- **YOUR OBJECTIVE**
Transcribe, without alteration, the line that includes "[AIA 171Å start]" and each line after it until the records end, omitting all that precede it.

** Opening EXTRACTED RECORDS block **

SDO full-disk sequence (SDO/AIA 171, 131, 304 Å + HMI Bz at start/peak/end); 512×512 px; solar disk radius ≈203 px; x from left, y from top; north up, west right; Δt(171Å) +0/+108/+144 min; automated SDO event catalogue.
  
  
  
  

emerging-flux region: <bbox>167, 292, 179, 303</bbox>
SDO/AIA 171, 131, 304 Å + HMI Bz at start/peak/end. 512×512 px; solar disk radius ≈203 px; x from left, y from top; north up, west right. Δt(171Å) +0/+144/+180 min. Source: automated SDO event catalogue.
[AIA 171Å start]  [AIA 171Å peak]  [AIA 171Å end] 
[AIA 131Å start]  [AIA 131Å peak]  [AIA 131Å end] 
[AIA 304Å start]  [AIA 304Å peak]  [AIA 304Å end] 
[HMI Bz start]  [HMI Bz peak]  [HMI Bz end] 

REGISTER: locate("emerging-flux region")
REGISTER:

** Closing EXTRACTED RECORDS block **

- **TASK SOLUTION**
[AIA 171Å start]  [AIA 171Å peak]  [AIA 171Å end] 
[AIA 131Å start]  [AIA 131Å peak]  [AIA 131Å end] 
[AIA 304Å start]  [AIA 304Å peak]  [AIA 304Å end] 
[HMI Bz start]  [HMI Bz peak]  [HMI Bz end] 

REGISTER: locate("emerging-flux region")
REGISTER:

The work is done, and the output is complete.